Will that be April 29 - May 9 here in Boston? We don’t know, and I’m scared of the likelihood it may not. Like everyone else in the theatre community considering their spring and summer programming from this precarious pandemic perch, we’re trying to figure it out. We’re hoping to make that call by April 1. Whenever it may be, it will be.


Over the weekend, we had our second production meeting, and it was a Google Hangout with our full production team of brilliant local artists beholden to a gig economy brought to a standstill by a public health crisis. The experience was simultaneously sobering and soothing—to coexist in our reality, to smile and breathe through this shared experience.


For the record, I’m a twenty-six year old queer man and I’ve been in the theatre for half my life. Despite my youthful glow and good health, I’m likely approaching the end of the “early career” phase of my work at large. I work very hard to be gratified with a professional life that has consistent work and exhilarating, enriching collaboration. That being said, this project feels like my first time in the driver’s seat in such a significant way. In my experience, I have felt challenged to feel or be confident. I fake it pretty well because I have to. But my time in the closet conditioned me to question space available for me to fill and whether or not I could be accepted as a strong leader in my life or work.

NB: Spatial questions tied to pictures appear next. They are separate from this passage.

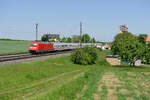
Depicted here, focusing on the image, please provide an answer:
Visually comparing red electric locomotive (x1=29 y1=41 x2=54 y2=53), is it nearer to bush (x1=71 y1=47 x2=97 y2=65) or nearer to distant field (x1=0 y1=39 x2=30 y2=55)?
distant field (x1=0 y1=39 x2=30 y2=55)

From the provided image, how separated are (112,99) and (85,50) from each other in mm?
34294

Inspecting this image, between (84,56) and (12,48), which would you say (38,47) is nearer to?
(84,56)

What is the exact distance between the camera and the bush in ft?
144

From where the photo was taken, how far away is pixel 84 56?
145 ft

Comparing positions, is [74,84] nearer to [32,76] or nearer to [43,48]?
[32,76]

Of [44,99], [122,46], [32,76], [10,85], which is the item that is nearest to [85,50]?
[122,46]

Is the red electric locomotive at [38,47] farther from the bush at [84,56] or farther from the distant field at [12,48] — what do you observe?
the bush at [84,56]

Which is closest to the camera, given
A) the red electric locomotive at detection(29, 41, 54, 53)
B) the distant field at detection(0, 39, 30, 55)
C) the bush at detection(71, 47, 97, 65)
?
the bush at detection(71, 47, 97, 65)

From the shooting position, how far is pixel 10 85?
1764 cm

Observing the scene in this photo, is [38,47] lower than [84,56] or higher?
higher

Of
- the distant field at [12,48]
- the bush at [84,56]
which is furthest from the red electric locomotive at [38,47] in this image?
the bush at [84,56]

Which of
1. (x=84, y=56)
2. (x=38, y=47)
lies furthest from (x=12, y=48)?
(x=84, y=56)

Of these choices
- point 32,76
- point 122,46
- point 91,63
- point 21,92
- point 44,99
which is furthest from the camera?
point 91,63

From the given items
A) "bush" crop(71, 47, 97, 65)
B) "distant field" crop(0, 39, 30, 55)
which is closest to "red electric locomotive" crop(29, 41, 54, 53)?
"distant field" crop(0, 39, 30, 55)
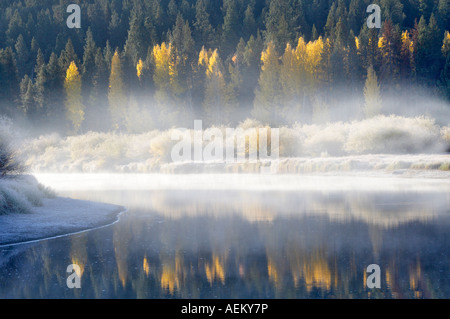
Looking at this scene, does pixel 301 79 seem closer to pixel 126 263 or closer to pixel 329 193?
pixel 329 193

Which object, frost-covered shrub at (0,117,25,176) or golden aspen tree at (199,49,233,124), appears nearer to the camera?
frost-covered shrub at (0,117,25,176)

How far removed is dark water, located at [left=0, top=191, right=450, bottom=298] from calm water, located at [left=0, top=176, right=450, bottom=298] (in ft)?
0.06

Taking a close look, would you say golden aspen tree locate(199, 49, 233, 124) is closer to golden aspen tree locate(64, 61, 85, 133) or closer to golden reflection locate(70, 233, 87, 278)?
golden aspen tree locate(64, 61, 85, 133)

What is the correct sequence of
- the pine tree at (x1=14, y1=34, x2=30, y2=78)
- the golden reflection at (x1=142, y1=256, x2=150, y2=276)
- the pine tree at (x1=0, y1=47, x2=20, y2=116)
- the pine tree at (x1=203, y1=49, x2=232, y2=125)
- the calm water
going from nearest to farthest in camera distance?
the calm water
the golden reflection at (x1=142, y1=256, x2=150, y2=276)
the pine tree at (x1=203, y1=49, x2=232, y2=125)
the pine tree at (x1=0, y1=47, x2=20, y2=116)
the pine tree at (x1=14, y1=34, x2=30, y2=78)

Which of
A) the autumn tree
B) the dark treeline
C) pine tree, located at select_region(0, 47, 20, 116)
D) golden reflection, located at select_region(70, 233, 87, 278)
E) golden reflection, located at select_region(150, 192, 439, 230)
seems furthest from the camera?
pine tree, located at select_region(0, 47, 20, 116)

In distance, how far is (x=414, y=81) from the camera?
6253 centimetres

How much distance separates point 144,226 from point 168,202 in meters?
6.36

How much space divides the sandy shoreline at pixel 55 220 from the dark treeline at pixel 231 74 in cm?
3898

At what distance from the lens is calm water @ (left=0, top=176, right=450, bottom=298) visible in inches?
357

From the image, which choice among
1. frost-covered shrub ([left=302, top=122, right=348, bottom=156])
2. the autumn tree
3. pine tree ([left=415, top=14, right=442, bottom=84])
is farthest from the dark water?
pine tree ([left=415, top=14, right=442, bottom=84])

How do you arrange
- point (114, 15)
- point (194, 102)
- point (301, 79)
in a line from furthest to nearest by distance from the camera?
point (114, 15)
point (194, 102)
point (301, 79)

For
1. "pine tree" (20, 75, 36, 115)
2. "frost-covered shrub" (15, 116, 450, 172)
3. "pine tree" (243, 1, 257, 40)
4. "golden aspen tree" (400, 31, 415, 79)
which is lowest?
"frost-covered shrub" (15, 116, 450, 172)

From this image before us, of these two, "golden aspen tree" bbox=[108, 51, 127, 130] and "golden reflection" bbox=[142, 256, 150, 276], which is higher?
"golden aspen tree" bbox=[108, 51, 127, 130]
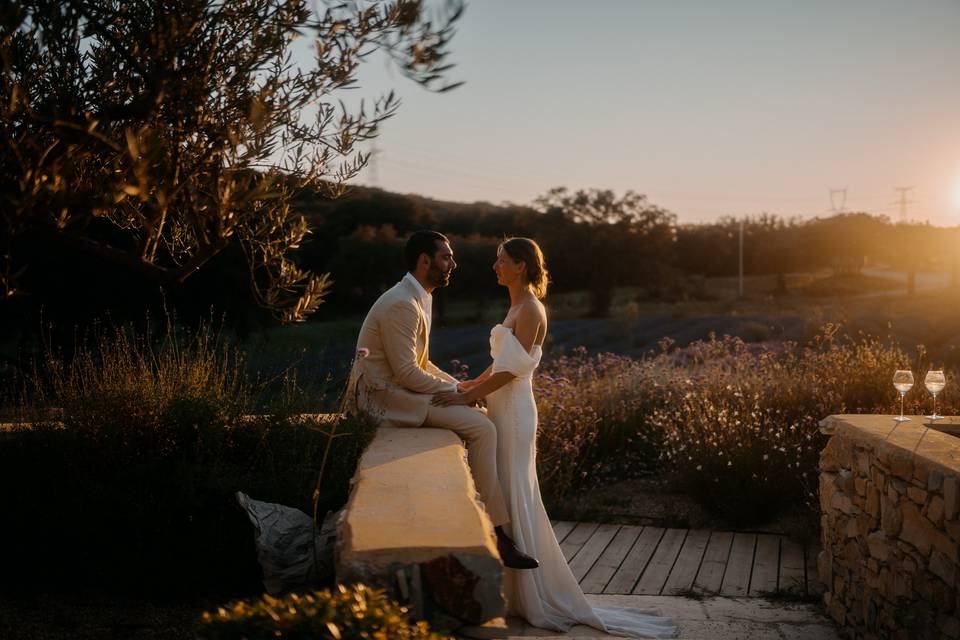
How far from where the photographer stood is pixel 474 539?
2996 mm

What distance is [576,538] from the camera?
7.14 m

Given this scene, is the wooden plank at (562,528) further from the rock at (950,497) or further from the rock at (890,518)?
the rock at (950,497)

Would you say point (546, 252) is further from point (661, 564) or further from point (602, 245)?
point (661, 564)

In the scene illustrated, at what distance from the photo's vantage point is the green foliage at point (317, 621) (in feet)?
7.82

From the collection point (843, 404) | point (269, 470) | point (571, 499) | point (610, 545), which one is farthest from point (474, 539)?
point (843, 404)

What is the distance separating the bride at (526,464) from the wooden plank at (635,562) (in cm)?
72

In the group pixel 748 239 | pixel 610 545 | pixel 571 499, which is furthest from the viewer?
pixel 748 239

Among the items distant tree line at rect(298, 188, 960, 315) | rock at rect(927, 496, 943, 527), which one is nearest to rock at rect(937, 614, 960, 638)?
rock at rect(927, 496, 943, 527)

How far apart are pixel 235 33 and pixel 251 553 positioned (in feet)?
8.85

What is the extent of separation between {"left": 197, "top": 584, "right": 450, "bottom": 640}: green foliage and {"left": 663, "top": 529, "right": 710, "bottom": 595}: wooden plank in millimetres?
4001

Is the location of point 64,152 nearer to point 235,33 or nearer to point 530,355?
point 235,33

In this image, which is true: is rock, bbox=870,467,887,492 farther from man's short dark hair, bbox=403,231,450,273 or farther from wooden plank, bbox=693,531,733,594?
man's short dark hair, bbox=403,231,450,273

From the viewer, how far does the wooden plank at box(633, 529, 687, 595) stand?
20.0 ft

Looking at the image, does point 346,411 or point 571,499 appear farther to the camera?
point 571,499
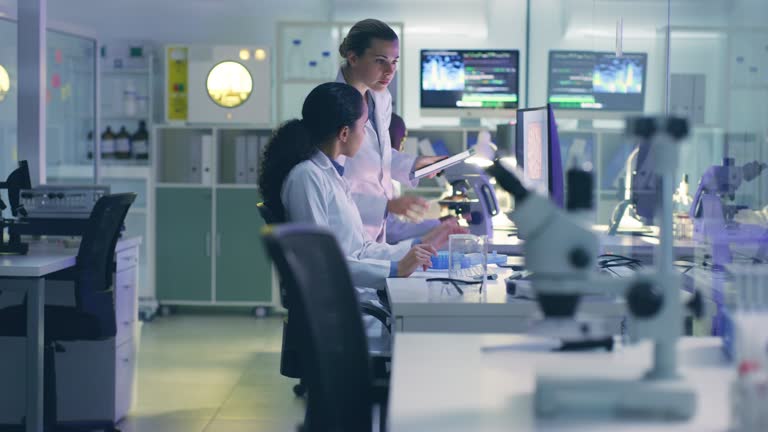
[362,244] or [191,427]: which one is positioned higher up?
[362,244]

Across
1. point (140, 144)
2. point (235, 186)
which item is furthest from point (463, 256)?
point (140, 144)

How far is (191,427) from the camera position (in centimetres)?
435

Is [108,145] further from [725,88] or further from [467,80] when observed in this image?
[725,88]

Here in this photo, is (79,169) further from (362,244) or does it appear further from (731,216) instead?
(731,216)

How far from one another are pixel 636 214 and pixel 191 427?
2.19 metres

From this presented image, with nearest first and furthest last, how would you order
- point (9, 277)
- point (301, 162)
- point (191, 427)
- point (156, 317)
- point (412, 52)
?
1. point (301, 162)
2. point (9, 277)
3. point (191, 427)
4. point (156, 317)
5. point (412, 52)

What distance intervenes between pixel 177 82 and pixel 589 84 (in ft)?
10.4

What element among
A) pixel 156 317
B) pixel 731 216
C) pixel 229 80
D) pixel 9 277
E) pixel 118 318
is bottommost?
pixel 156 317

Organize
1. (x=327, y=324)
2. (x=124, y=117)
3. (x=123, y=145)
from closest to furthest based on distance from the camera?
(x=327, y=324)
(x=123, y=145)
(x=124, y=117)

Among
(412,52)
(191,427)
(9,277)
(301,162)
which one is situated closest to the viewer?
(301,162)

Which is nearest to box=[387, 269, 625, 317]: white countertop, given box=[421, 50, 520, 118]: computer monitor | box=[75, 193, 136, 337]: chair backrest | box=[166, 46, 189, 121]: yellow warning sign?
box=[75, 193, 136, 337]: chair backrest

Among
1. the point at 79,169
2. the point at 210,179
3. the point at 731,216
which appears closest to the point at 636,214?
the point at 731,216

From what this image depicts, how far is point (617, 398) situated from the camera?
148 cm

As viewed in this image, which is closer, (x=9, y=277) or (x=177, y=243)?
(x=9, y=277)
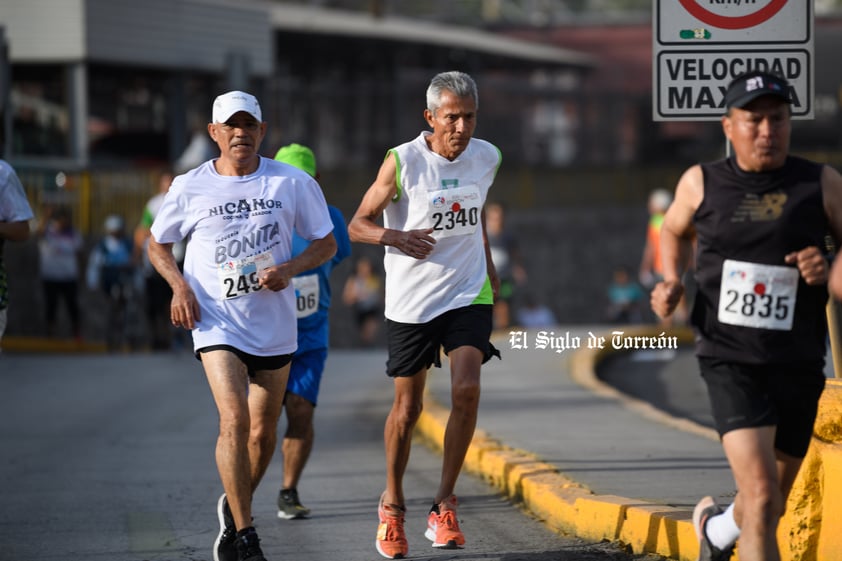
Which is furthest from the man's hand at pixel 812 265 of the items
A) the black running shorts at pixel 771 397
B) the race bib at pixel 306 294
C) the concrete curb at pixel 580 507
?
the race bib at pixel 306 294

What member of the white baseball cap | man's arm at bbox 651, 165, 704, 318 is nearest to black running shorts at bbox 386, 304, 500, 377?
the white baseball cap

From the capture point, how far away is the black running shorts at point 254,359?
6.79 meters

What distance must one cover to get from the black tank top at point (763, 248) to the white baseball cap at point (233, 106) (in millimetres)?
2327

I have been trying to step up to that mantle more and more in my life in ownership of that privilege and in solidarity with members of my communities and communities with which I ally who do not have the access and resources that I do.


So I am leading my company. I am steering my ship. I am standing in my self and my art.


I need to continue to live and lead in the spirit of the show I’ve made. I need to be transparent about my fears and my losses with my communities, in hopes of healing them. I need to put myself out there and put on some pop music magic to move us. If we’re going to go through this painful surreality, I want us to go through it together and I want us to grow through it as much as we can.


I’m calling my check-in series Michael John’s Mixtape. Every one will come with a playlist—available on Spotify and Apple Music—to move us. Every one will also have a video component on my Instagram. This particular set of entries around processing my solo show will be called #EVERYONEISTRYING. In the arts sector, our communities, and our everyday lives, we are. And it’s my way of gently shifting my show’s potentially triggering title into the shiny and illuminative light of the work itself.


I hope you’ll join me here, as we all try to move through these unprecedented circumstances as artfully and intentionally as possible. I hope you’ll join me as we look forward to healing together, in the theatre, as soon as we can.